§ SHORT EXERCISE: Repeat the lines of the material below word for word, starting at the line that contains "What would be the order of" and ending at the last line of the material.
─── DATASET EXCERPTS ───
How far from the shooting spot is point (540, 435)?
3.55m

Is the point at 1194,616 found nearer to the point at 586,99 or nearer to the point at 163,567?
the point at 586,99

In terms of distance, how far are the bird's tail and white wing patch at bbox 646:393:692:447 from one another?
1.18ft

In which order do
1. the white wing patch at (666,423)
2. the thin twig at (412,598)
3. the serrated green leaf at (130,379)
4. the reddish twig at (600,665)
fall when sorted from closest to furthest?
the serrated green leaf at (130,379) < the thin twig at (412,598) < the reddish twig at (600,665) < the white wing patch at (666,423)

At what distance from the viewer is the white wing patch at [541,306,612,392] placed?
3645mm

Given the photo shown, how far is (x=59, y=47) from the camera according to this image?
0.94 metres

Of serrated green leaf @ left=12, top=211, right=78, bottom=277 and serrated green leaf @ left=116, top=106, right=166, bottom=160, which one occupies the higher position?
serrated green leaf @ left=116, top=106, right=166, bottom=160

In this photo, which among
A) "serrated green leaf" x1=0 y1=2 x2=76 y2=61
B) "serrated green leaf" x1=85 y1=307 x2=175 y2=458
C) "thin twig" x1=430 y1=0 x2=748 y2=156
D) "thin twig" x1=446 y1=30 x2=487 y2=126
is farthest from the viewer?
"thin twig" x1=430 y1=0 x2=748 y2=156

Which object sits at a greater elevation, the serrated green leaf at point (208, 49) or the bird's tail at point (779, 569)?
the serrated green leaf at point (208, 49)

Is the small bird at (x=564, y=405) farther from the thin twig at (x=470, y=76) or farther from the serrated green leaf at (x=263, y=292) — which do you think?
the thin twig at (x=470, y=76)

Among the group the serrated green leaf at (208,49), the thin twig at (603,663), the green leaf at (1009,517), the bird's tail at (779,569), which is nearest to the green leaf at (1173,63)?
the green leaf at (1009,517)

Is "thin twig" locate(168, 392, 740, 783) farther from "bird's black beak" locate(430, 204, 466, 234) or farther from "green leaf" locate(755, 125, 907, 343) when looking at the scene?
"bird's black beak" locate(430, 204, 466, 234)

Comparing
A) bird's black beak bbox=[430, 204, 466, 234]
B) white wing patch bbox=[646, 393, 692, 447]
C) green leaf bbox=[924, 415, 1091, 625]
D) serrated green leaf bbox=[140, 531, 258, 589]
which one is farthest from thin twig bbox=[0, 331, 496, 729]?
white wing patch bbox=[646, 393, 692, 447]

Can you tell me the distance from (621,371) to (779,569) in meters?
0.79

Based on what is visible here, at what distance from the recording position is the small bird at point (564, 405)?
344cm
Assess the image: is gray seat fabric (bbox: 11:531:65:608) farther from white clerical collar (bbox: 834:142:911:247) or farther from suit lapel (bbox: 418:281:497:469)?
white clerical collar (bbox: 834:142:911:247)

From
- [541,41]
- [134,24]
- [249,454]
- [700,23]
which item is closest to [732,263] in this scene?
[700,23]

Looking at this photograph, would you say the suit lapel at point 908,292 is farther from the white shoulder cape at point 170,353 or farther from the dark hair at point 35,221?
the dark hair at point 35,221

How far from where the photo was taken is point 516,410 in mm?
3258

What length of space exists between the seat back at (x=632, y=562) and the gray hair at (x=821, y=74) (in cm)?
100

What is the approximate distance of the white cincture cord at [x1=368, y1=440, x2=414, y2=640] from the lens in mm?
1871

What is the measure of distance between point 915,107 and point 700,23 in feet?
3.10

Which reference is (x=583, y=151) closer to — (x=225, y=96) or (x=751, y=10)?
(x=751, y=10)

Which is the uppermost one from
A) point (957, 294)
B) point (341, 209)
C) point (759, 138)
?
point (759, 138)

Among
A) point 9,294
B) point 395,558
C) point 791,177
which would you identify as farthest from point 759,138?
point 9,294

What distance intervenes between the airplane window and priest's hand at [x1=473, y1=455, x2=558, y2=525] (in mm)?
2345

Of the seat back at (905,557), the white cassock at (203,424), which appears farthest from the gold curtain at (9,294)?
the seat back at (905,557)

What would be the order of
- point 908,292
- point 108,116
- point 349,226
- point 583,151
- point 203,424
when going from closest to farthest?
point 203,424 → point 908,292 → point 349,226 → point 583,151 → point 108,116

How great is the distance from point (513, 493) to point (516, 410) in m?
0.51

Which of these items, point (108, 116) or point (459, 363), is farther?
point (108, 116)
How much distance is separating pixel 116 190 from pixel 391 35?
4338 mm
───
§ SOLUTION TO THE PROBLEM:
What would be the order of
- point 908,292
- point 108,116
- point 349,226
- point 583,151
- point 203,424
when going from closest to farthest?
point 203,424 → point 908,292 → point 349,226 → point 583,151 → point 108,116

How great is the distance from point (513, 493) to point (516, 410) in m?
0.51

Which of these items, point (108, 116) or point (459, 363), is farther?
point (108, 116)
How much distance is separating pixel 116 190 from pixel 391 35?
4338 mm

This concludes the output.